Scontro tra Francia e Germania su successione Draghi Dopo Mario Draghi deve esserci un tedesco a capo della BCE. La richiesta è arrivata il mese scorso niente di meno che da alcuni esponenti di spicco del centro-destra al governo di Berlino, quasi un avvertimento che i conservatori hanno voluto dare alla cancelliera Angela Merkel, perché sin da ora tratti ai massimi livelli una successione teutonica a Francoforte. Parlare del dopo-Draghi appare quasi stupefacente, considerando che il mandato del governatore scadrà solamente il 31 ottobre del 2019, ovvero tra quasi 3 anni e mezzo.

Stando a quanto accaduto in precedenza, solamente nella primavera di quell’anno inizieranno formalmente le trattative tra i governi per individuare un successore.

Successione Draghi già iniziata, ma avverrà nel 2019

Eppure, nel board della BCE si sta già sgomitando per ipotecare il futuro dell’istituto. Un primo segnale è arrivato dalla stessa Bundesbank, che ha stupito il mese scorso, quando il governatore Jens Weidmann, da sempre considerato un “falco” e oppositore di Draghi, ne ha preso le parti contro il governo tedesco, difendendolo, in particolare, dagli attacchi del ministro delle Finanze, Wolfgang Schaeuble, il quale aveva pubblicamente addebitato all’italiano la responsabilità dell’avanzata degli euro-scettici in Germania. Come mai, nel momento di massima crisi dei rapporti tra Draghi e Berlino, la Bundesbank non ha preso la palla al balzo per girare il coltello nella piaga e indebolire il primo? La risposta sta proprio nell’ambizione di Weidmann di succedere all’attuale governatore alla scadenza del mandato. Per farlo, però, dovrà essere meno divisivo, perché sarebbe impensabile che a guidare il board alla fine del 2019 sia un uomo, che negli anni precedenti è stato sempre in minoranza, essendo stato contrastato e battuto dalla maggioranza dei banchieri centrali dell’Eurozona.      

Scontro tra Germania e Francia su Draghi

Verrebbe meno la credibilità dell’istituto e a farne le spese sarebbe l’efficacia della politica monetaria.

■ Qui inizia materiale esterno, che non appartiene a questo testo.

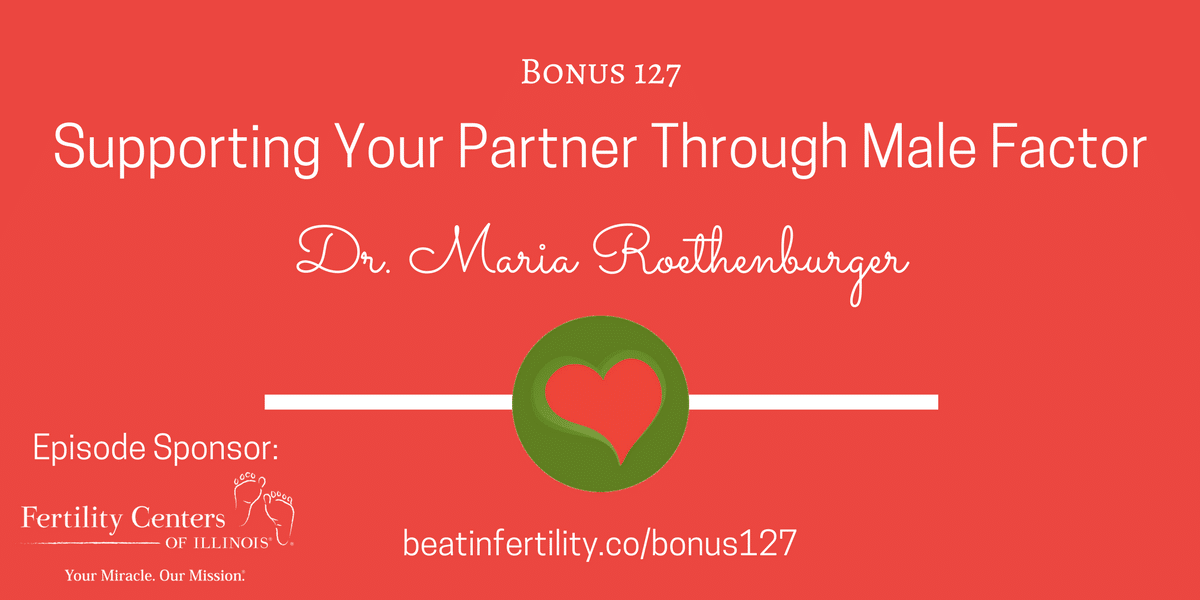 BONUS 127: Supporting Your Partner Through Male Factor Infertility
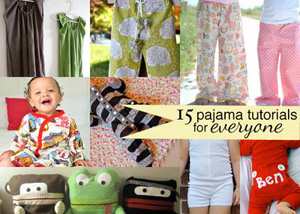15 Pajama Tutorials for Everyone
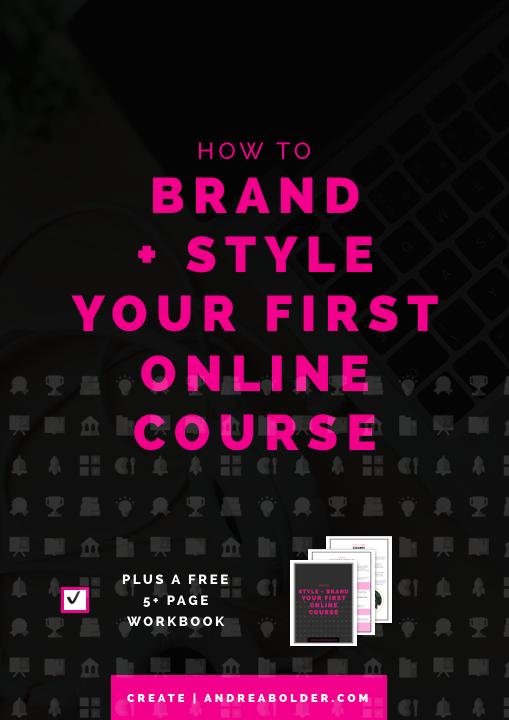How to Brand and Style Your First Online Course (#ChampionCourse Series)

Per questo, se abbiamo compreso bene quanto stia accadendo, Weidmann reciterà nei prossimi mesi il ruolo del paciere, del bastian contrario accomodante, di colui che pur non rinunciando a una visione autonoma sulla politica monetaria, non ostacolerà Draghi nell’adottare misure ancora più “estreme”. Di certo, dovrebbe rinunciare a creare alleanze contro il governatore, che lo metterebbero in cattiva luce nell’ottica della successione. Peccato per lui, però, che a contendere la guida dell’istituto ai tedeschi vi sarebbero i francesi, come dimostra l’attacco diretto di oggi del governatore della Banca di Francia, François Villeroy de Galhau, il quale ha definito “eccessive e pericolose” le critiche di Berlino, sostenendo che le misure non convenzionali della BCE non sarebbero una “fantasia latina”.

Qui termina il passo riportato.